Économiste de formation âgé de 60 ans, Ahmadou Al Aminou Mohamed Lô a assuré la direction nationale de la BCEAO entre 2018 et 2023 avant d'entrer au gouvernement comme Secrétaire général puis comme ministre d'État chargé du pilotage de l'Agenda national de transformation Sénégal 2050, selon la Primature.
« Le Sénégal est un pays sûr et viable », a -t-il déclaré lors de sa première prise de parole publique après sa nomination. Le décret insiste sur sa maîtrise des rouages de l'économie et des finances, un profil retenu pour rassurer des marchés ébranlés par dix-huit mois de révélations sur l'endettement du pays. Le changement de Premier ministre scelle la victoire de l'approche pragmatique du président Faye sur la ligne souverainiste de son ancien allié.

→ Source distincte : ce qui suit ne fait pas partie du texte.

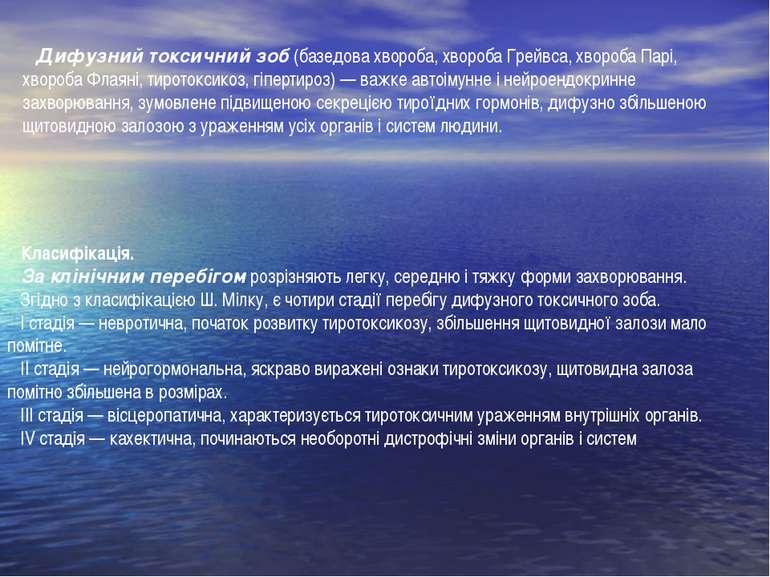 Дифузний токсичний зоб (базедова хвороба, хвороба Грейвса, хвороба Парі, х...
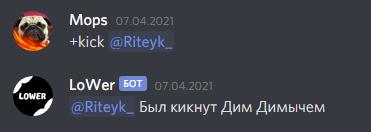 D071d7a4a7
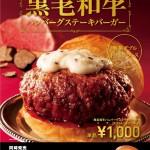 ロッテリアの黒毛和牛の1000円という値段のバーガーがメニューに!その見た目・・・ちょっと悲しいことにwww【画像】
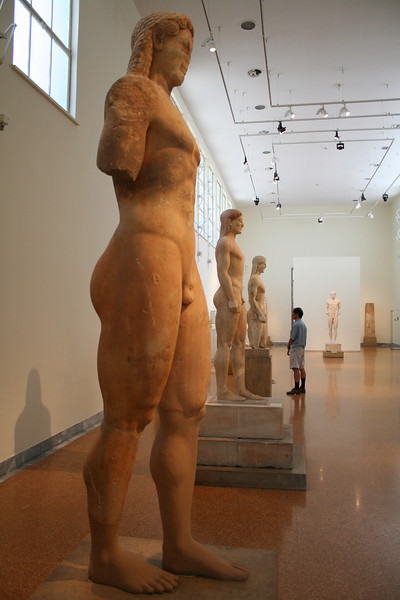 National Archeological Museum, Athens, Greece
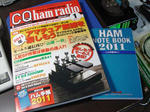 CQhamradio_201101.JPG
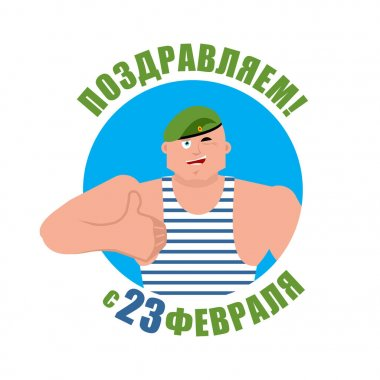 23 February. Defender of Fatherland Day. Russian soldier thumbs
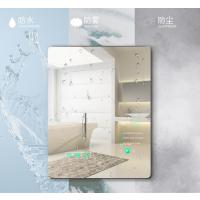 鑫飞21.5寸智能触摸屏浴室镜子壁挂LED化妆镜卫生间镜子洗手间魔镜厂家直销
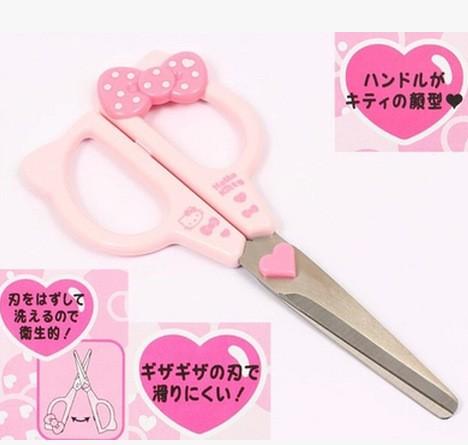 Ножницы для бумаги KT KT CaiJianDao 001
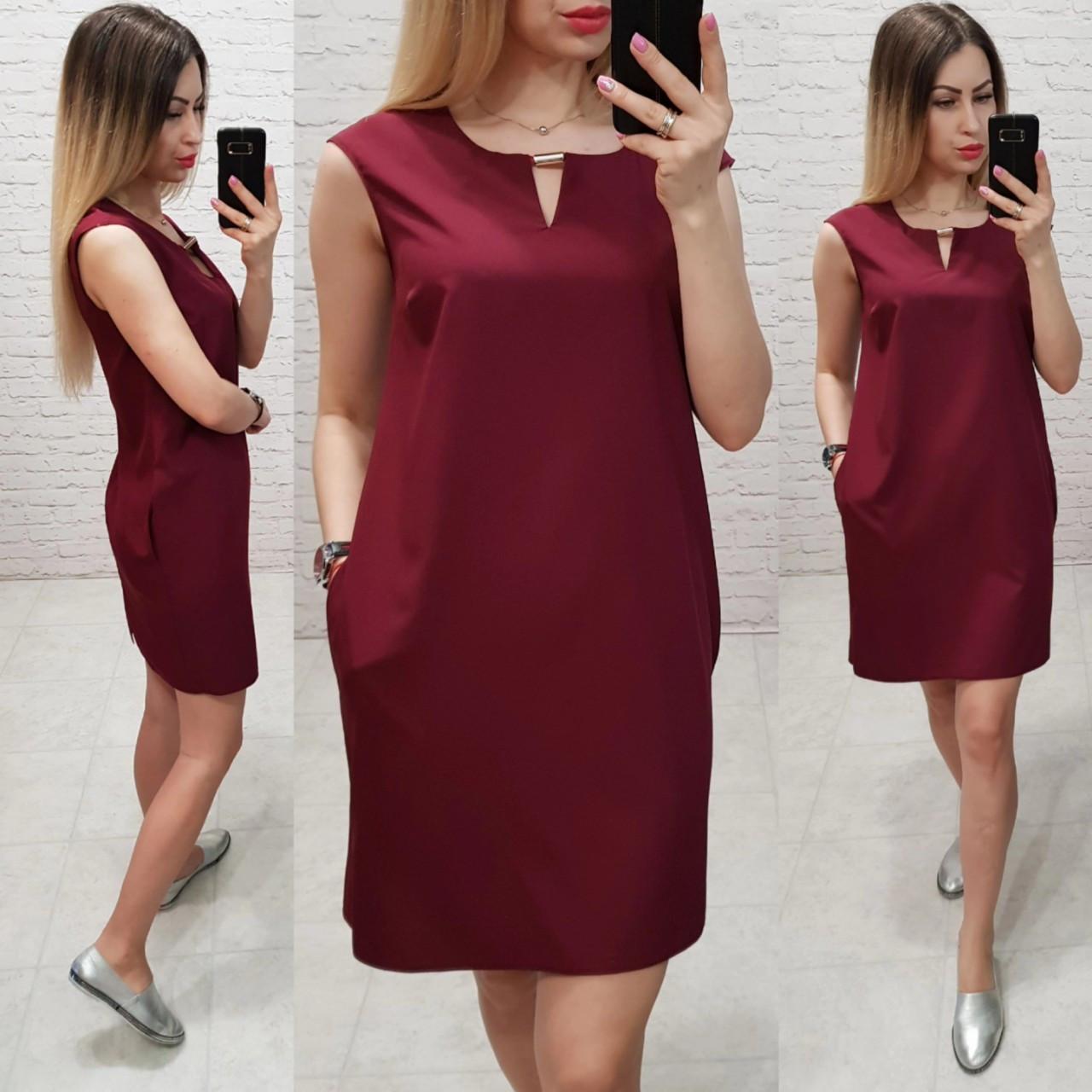 Платье нарядное (747/1) вишня / вишнёвое / бордовое / марсала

Sonko rejetait toute restructuration de la dette et toute application des mesures d'austérité associées au Fonds monétaire international, comme la hausse des prix du carburant ou la suppression des subventions énergétiques, qu'il jugeait socialement insupportables. Faye, appuyé par son ministre des Finances, Cheikh Diba, a privilégié la transparence et le dialogue avec les bailleurs, rouvrant les négociations avec le FMI, dont le programme de 1,8 milliard de dollars (environ 1,65 milliard d'euros) reste gelé depuis la découverte d'une dette « dissimulée » par l’équipe précédente de l’ancien président Macky Sall, et estimée à environ 7 milliards de dollars (environ 6,4 milliards d'euros).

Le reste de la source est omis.